Do we need another stimulus package or do we need tax cuts? If so, who should be the focus? Short term tax stimulus is probably in order. However, if we spend all of this money, we will grow the deficit. Growing the deficit is not a bad thing during recessions, however, we already are running a huge deficit and it’s getting bigger because of two wars and the Bush tax cuts. If we continually push 10 year bonds out to the market, there will be a point where the big money (mostly soveign wealth funds) will begin to balk. Rates could go up which means that we could spend a huge amount of money just servicing the debt. Any stimulus should be short-lived and should focus on the middle and working class. Tax increases, even on the wealthy and on corporations, should be avoided for several years. The adminstration will have to scale back on its offerings of new benefits and programs. I don’t think we’ll see work on the health care system right now because other things will take priority.
There are two areas where new spending should be encouraged. These are energy independence and infrastructure rebuilding. This does not mean building new bridges to nowhere, but fixing our aging infrastructure. This expenditures will create future economic growth and can provide jobs during the recession. Grants to states for specific purposes can be used so that states with the biggest problems can get the highest priority. There are challenges to this, however. The biggest problem with major programs like this is getting them to move out of congress and committees. This can take so much time that the projects may never have an impact. Since the Democrats have strong majorities in both houses, they should be able to usher through these types of programs. These need to be expedited. The one big thing I worry about here is that they will not focus on what is best, but will focus on enriching groups that supported election winners. Projects providing jobs that focus on building our future potential would be a lot better use of funds than just giving folks extended unemployment benefits. Hillary Clinton’s green jobs program and McCain’s cap and trade system to reduce green house gases are both good programs. Jobs could include retrofitting existing houses to be more energy efficient. The focus needs to be on the underlying capital that leads to future growth so that even if some of them are slow to develop, there will be economic development.

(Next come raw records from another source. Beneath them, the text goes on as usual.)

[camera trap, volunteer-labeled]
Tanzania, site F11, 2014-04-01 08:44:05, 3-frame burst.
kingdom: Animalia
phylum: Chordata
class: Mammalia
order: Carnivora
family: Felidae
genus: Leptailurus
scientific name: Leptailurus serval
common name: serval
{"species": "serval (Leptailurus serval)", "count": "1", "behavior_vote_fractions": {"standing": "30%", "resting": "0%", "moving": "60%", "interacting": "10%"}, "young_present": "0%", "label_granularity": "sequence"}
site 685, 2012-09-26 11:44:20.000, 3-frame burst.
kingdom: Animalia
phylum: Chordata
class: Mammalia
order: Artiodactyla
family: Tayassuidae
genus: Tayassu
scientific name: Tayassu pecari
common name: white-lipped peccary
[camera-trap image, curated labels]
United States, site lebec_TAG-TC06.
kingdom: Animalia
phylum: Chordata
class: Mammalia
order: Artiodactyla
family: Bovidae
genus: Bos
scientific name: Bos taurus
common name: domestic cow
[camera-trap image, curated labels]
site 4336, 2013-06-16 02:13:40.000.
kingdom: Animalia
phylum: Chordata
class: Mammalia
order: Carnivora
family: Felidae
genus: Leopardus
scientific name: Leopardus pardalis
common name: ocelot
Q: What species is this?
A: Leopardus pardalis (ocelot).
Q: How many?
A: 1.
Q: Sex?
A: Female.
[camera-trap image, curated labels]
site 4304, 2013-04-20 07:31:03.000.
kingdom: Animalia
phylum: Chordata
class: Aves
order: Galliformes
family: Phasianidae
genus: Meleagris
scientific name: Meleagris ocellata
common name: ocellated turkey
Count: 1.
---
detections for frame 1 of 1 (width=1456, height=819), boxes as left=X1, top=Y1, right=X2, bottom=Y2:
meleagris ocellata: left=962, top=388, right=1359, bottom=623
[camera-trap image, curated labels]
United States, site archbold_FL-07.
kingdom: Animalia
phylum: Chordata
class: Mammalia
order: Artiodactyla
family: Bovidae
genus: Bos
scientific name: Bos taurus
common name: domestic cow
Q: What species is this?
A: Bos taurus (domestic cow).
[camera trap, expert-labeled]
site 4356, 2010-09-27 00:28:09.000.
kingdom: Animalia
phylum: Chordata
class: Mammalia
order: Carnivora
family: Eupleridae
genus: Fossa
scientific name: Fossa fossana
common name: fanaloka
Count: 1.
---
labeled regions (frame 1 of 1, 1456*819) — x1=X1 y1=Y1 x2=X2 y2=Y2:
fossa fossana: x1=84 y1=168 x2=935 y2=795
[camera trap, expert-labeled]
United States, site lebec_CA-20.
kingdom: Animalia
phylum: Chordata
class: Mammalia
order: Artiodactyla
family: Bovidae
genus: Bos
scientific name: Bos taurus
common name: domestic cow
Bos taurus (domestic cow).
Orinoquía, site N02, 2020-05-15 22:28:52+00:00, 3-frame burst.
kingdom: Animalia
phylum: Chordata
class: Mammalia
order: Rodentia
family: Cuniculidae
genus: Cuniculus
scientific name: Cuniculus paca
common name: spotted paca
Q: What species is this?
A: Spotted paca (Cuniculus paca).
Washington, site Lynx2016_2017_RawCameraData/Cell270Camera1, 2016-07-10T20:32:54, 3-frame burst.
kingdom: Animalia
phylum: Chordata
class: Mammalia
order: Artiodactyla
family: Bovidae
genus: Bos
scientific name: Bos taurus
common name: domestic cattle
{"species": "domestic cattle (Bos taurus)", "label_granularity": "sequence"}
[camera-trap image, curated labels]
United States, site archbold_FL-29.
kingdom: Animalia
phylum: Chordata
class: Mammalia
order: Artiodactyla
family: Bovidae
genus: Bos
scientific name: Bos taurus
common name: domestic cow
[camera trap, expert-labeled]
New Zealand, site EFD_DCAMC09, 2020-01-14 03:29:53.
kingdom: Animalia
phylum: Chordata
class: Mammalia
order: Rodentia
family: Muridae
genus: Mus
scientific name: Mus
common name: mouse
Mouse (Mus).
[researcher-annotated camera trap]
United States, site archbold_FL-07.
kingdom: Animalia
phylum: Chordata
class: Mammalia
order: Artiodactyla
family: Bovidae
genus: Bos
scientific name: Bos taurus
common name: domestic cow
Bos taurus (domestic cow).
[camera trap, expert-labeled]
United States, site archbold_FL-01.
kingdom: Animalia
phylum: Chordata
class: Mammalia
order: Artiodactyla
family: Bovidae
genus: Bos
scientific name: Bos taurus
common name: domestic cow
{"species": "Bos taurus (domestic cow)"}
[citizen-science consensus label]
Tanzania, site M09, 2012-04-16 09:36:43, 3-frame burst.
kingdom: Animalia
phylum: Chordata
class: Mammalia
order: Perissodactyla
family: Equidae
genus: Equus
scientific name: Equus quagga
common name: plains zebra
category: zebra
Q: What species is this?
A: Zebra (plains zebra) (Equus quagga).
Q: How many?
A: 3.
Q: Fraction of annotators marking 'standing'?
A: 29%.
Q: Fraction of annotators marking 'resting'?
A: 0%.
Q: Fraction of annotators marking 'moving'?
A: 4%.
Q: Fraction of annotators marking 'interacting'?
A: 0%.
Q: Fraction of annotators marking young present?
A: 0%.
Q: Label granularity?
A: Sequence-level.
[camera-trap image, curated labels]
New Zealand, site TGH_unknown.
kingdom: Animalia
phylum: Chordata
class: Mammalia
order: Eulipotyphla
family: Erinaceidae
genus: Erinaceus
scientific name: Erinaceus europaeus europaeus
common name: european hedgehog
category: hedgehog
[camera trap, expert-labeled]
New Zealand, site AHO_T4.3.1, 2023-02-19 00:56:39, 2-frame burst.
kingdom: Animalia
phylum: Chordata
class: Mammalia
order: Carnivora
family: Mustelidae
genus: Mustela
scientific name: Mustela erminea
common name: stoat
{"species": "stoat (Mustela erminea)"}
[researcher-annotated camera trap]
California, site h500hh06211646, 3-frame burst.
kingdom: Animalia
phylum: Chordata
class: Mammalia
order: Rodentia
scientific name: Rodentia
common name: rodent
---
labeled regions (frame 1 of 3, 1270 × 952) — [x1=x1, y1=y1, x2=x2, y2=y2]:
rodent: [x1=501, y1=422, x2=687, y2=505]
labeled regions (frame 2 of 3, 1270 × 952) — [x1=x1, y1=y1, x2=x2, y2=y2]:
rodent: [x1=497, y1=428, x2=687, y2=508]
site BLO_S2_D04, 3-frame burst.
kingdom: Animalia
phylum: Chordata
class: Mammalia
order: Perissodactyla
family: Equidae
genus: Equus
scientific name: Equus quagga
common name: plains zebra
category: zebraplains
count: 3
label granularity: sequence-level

The focus during the rest of this year and into the next will undoubtedly be dealing with the ongoing slow-down in the economy. We will soon see if we will get real change or just a bigger deficit with spending that accomplishes little. I’m worried about the quality of the spending, because as I said, most of our debt is financed by the international community. There are many other places to park their wealth. If they pull it, U.S. citizens will not be able to come up with the difference without getting use to much higher taxes.